Preston, a 6-foot-10 forward, sat out the Jayhawks’ season opener after he was suspended for missing both curfew and class.
“He had a great attitude (since Friday), but certainly, I think that we’ve still got a full day tomorrow,” Self said. “I’m certainly anticipating there being no issues, but I don’t want to positively say one way or another until I actually know for a fact.”
Without Preston, KU was forced to play with only two scholarship big men in a 92-56 victory over Tennessee State. Udoka Azubuike logged 30 minutes and Mitch Lightfoot played 17, with Self saying Sunday the two “did fairly well.”
“Certainly, they’re going to have to play that way again,” Self said. “But adding a third big guy in there ... it doesn’t give us much margin for error, but it at least gives us a margin of error from a foul situation standpoint.”
KU’s options are limited because of a roster crunch. With four transfers sitting out -- guard Sam Cunliffe will be eligible at semester -- and another scholarship lost following Jack Whitman’s departure, the Jayhawks are thinner up front than any other year in Self’s tenure.
The challenge will be even more difficult going up against Kentucky, a team that Self says is “1 to 5 is about as long as I can remember them” in coach John Calipari’s nine seasons.

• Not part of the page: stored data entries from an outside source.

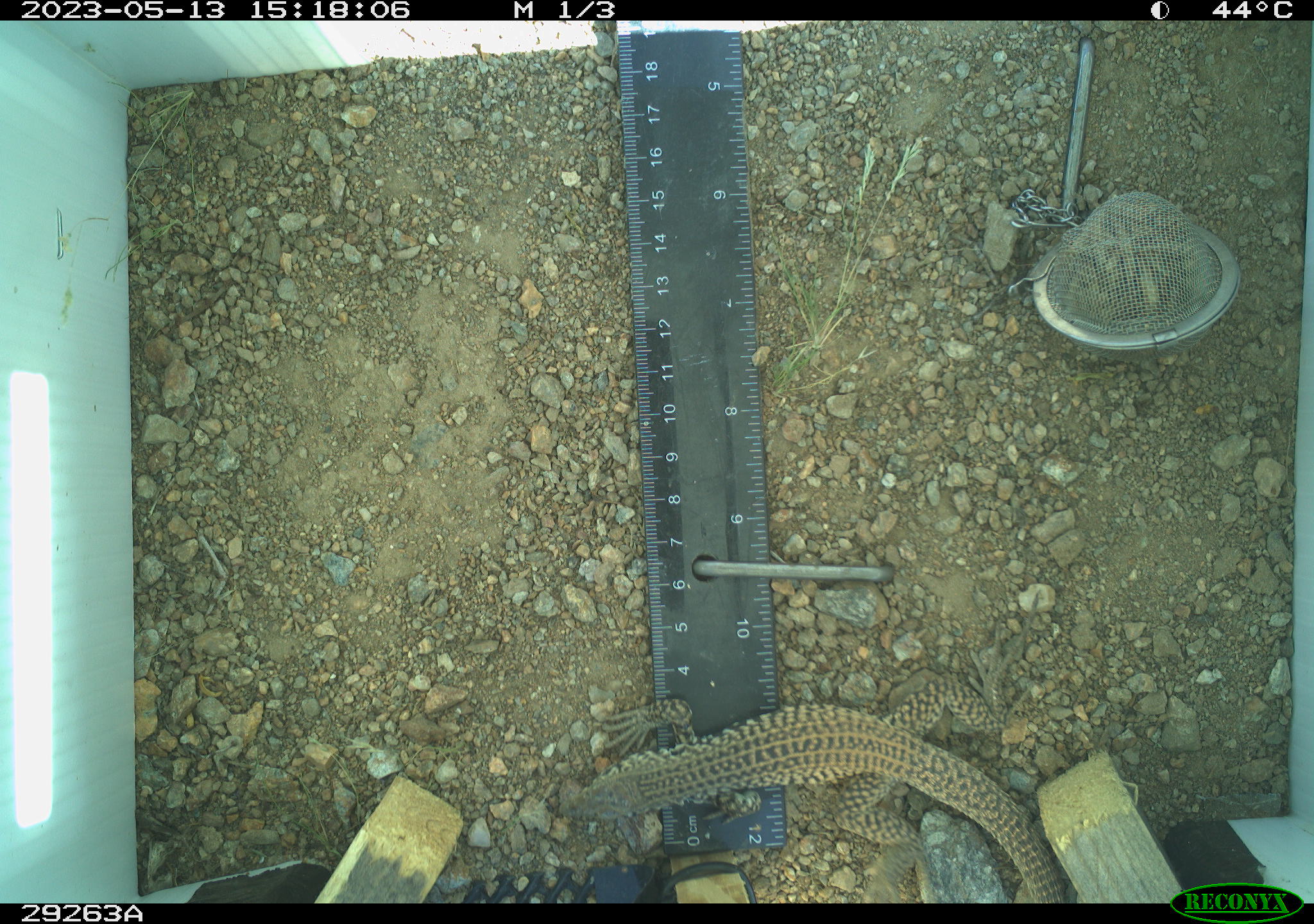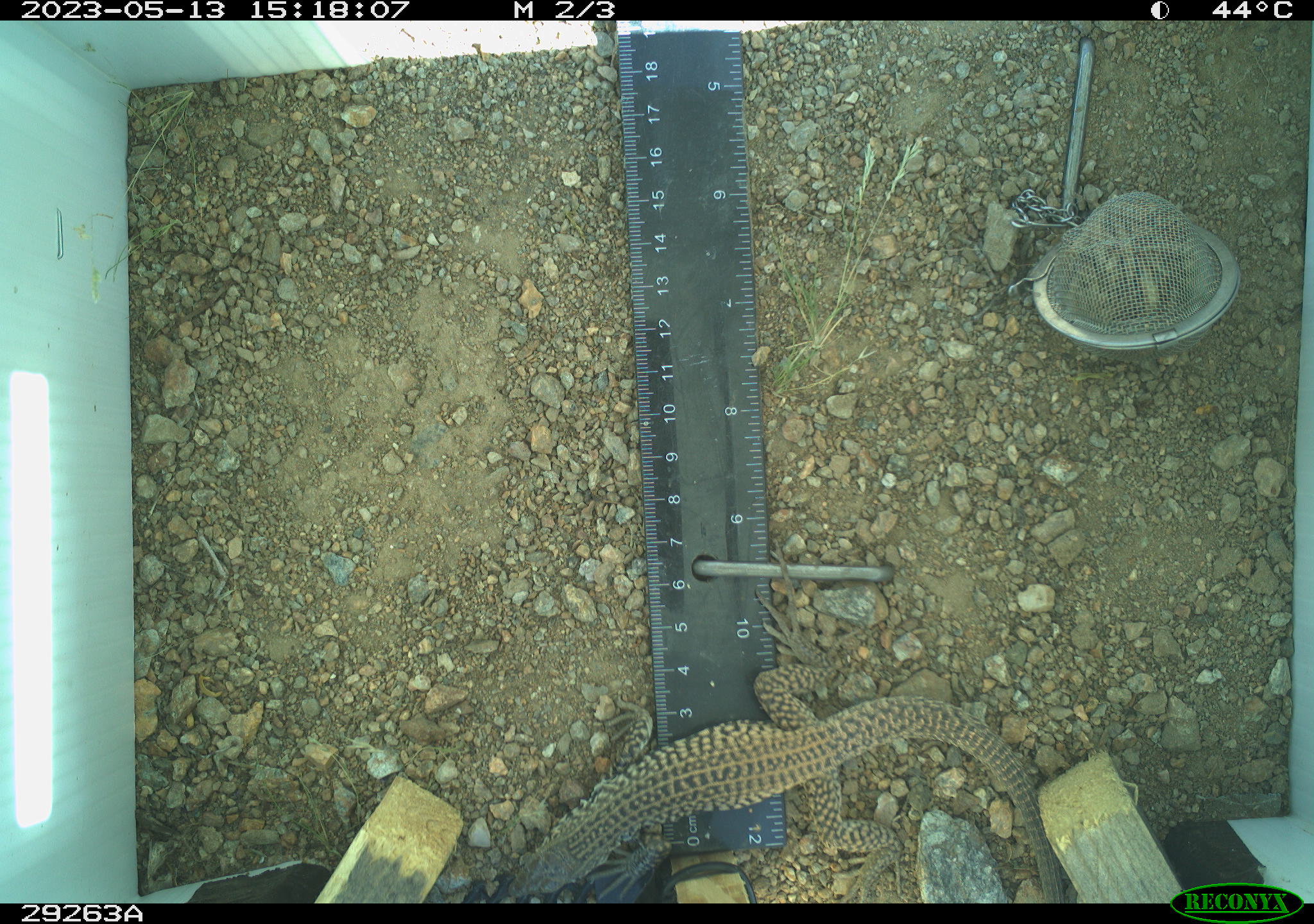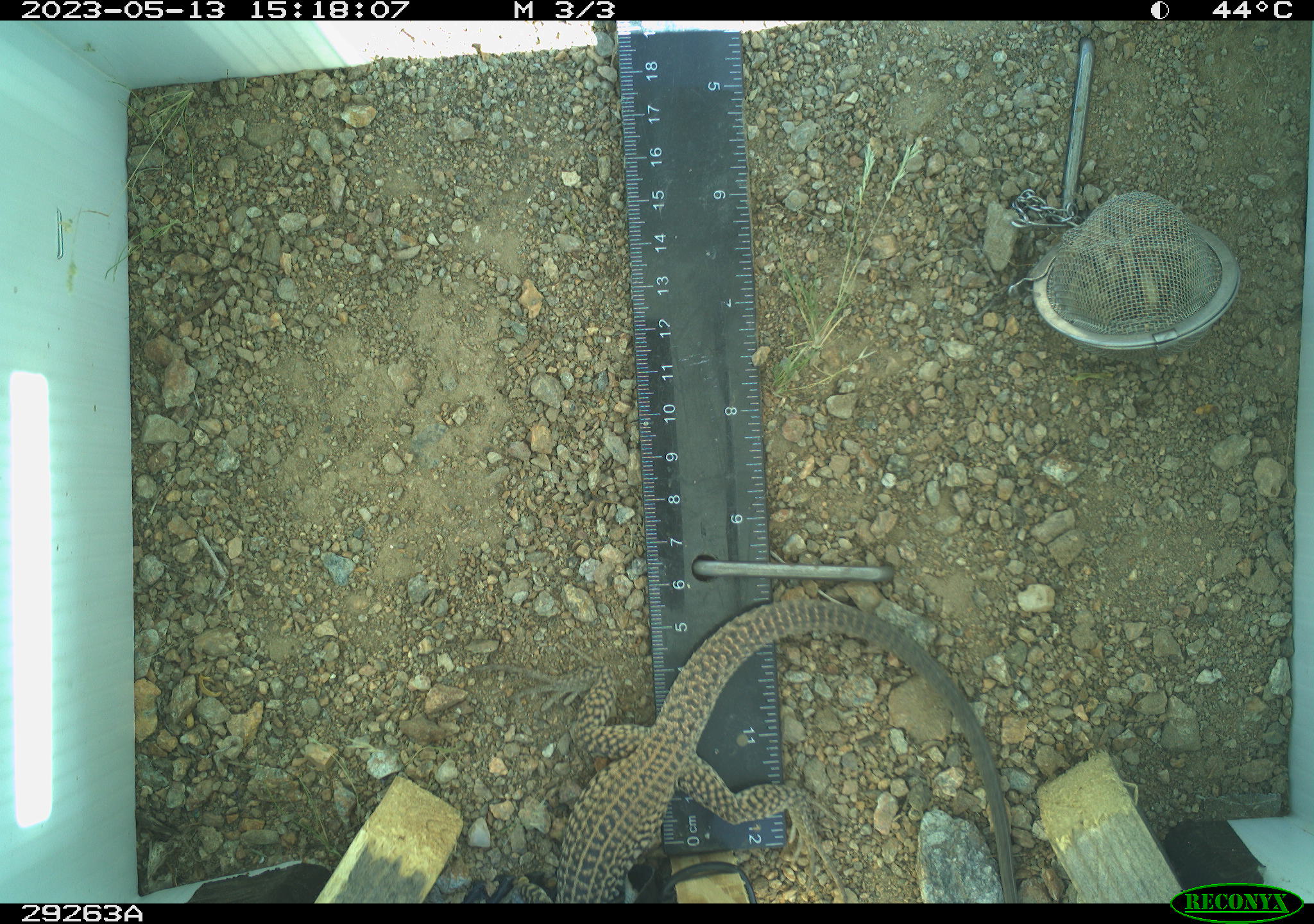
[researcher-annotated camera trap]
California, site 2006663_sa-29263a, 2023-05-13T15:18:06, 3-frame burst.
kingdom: Animalia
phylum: Chordata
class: Reptilia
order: Squamata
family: Teiidae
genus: Aspidoscelis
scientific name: Aspidoscelis tigris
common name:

“When you look at basketball bodies, when their length is four or five inches longer than what their standing height is, that’s usually a great basketball body,” Self said. “It looks like to me they have several of those guys that are actually even longer than what their height is.”
Self understands his team’s lack of size and numbers could present problems, especially against top teams.
“It’s hard to play that small (like KU did Friday) when you’re playing against bigger guys,” Self said. “And when you have little depth and you play that small, it’s hard to create havoc for 40 minutes, which could possibly be your advantage if you’re playing against bigger guys. But you can’t do that because everybody’s going to play 35 minutes.”
One option for Self would be to slow the pace -- hoping that fewer possessions could help with foul trouble and also keep players fresher -- but doing that would go against his team’s strengths. The Jayhawks have been effective in transition the last few seasons, and Self also doesn’t want to create a situation where his guys aren’t playing aggressively.
“We need to not let teams get comfortable and be in a total rhythm the whole time,” Self said. “ ... Regardless of how many players we have, I don’t think we would change how we play.”